▶ PROVIDED DATA:

□ □ □

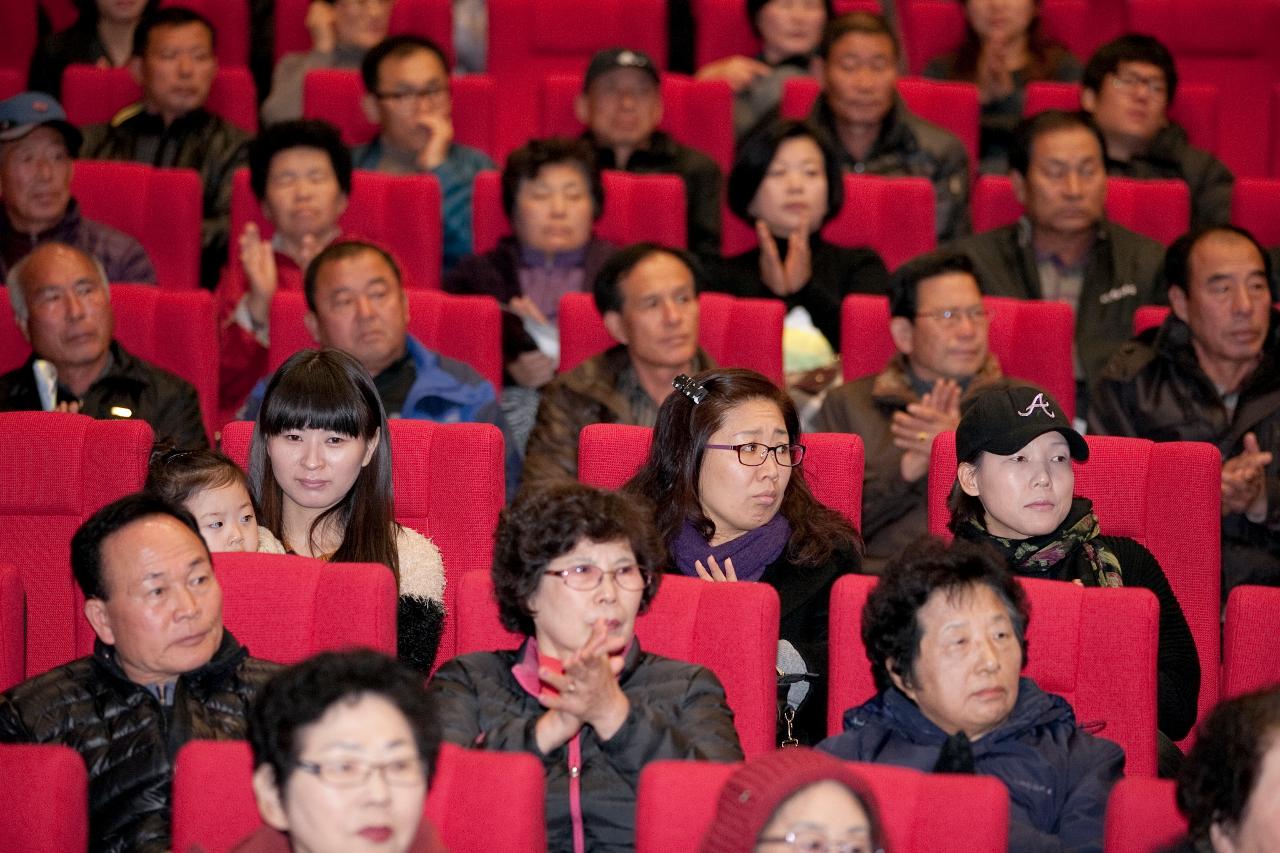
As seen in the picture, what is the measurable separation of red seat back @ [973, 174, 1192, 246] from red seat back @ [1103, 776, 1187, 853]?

□ □ □

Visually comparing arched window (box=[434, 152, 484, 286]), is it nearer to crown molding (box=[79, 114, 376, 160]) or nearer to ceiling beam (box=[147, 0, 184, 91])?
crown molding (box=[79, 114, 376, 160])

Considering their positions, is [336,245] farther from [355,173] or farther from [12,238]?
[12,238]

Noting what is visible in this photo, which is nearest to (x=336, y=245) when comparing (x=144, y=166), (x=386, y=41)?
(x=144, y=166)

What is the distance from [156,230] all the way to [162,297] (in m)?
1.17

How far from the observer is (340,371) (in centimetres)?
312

□ □ □

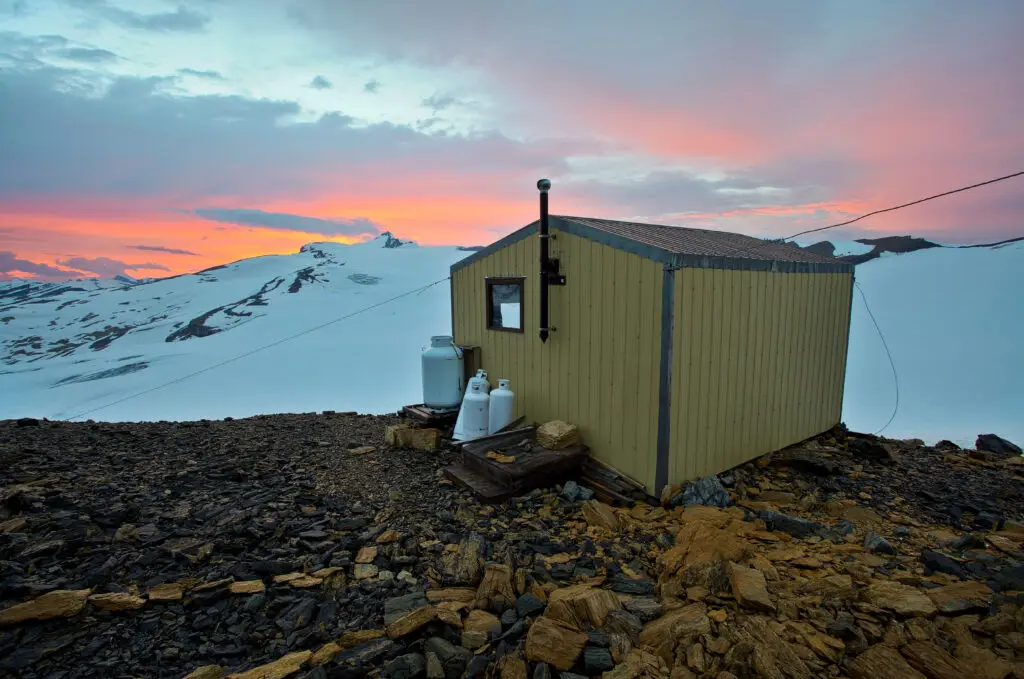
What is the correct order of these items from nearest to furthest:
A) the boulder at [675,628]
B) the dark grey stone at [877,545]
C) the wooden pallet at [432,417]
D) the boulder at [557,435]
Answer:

□ □ □

▶ WHAT IS EXPECTED: Copy out every line of the records above that contains the string "crown". Treat case as significant.

▶ RESPONSE TO THIS EXERCISE:
Visually comparing arched window (box=[434, 152, 484, 286]), is it nearer to crown molding (box=[79, 114, 376, 160]) or nearer to ceiling beam (box=[147, 0, 184, 91])?
crown molding (box=[79, 114, 376, 160])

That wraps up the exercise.